The National Institute for Play believes that as play is woven into the fabric of social practices, we will dramatically transform our personal health, our relationships, the education we provide our children and the capacity of our corporations to innovate.

And with that, I ask you: How do you utilize the gift of play to enhance your life and the lives of those you touch every day? Please share your thoughts!

Tuesday, June 14, 2011

Look Them in the Eyes

My kids, all grown up!
**Note: As you read this post, please don't get the impression that I don't understand the importance of cultural differences with regard to eye contact and showing respect. I fully embrace the myriad of different ways that mindful attention can be given between people; as one of my commenters so eloquently reminded me, the point is to remember to be fully and genuinely present to show that you care for others.  

Don't get me wrong. I am attached to my tech devices: taking photos, checking email, texting friends and family, but I am growing painfully aware of the costs associated with non-stop information and consumption on our most valuable relationships: missing out on important face to face moments with our students, colleagues, and loved ones.

This year, in my first year teaching 4th grade, I was shocked at how often I would ask students to look at me to show they were listening to me.  This was not an outright sign of disrespect from them as much as it was a product of our culture. When I asked if they looked at each other while talking at home, many students exclaimed: "My parents are always looking at their phones!" I encouraged them to say, ever so politely, to their parents: "Please look at me, so I know you are really listening." I fervently checked my email over the following few days, certain that someone would be angry at my lesson to their children, but not one ever arrived. Maybe no one went home and asked..though I hope they did.  I continued to request that students look at each other as they shared ideas in the classroom. Eventually, it became a least some of the time!

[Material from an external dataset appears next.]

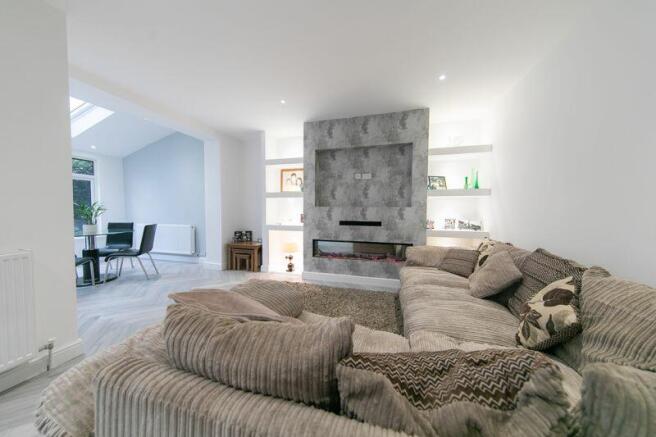 Rear living space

Of course, I then became aware of my own behavior: when I was not looking at someone talking to me! I often caught myself multi-tasking when others talked to me, cleaning up or writing an email when another teacher came to my room to visit, or picking up papers while a student was asking me a question; I consciously made a point to stop and fully listen.  After all, if a huge percentage of communication is non-verbal, what am I missing by not using the incredible sense of vision that allows me to see the person's revealing facial expression and expressive body language?

So,  please, especially when interacting with children, look them in the eyes. ( or show them full presence in a way that makes sense in their culture)  For that matter, make it a habit with everyone.  Let them know you are fully listening. The rewards are certainly worth it!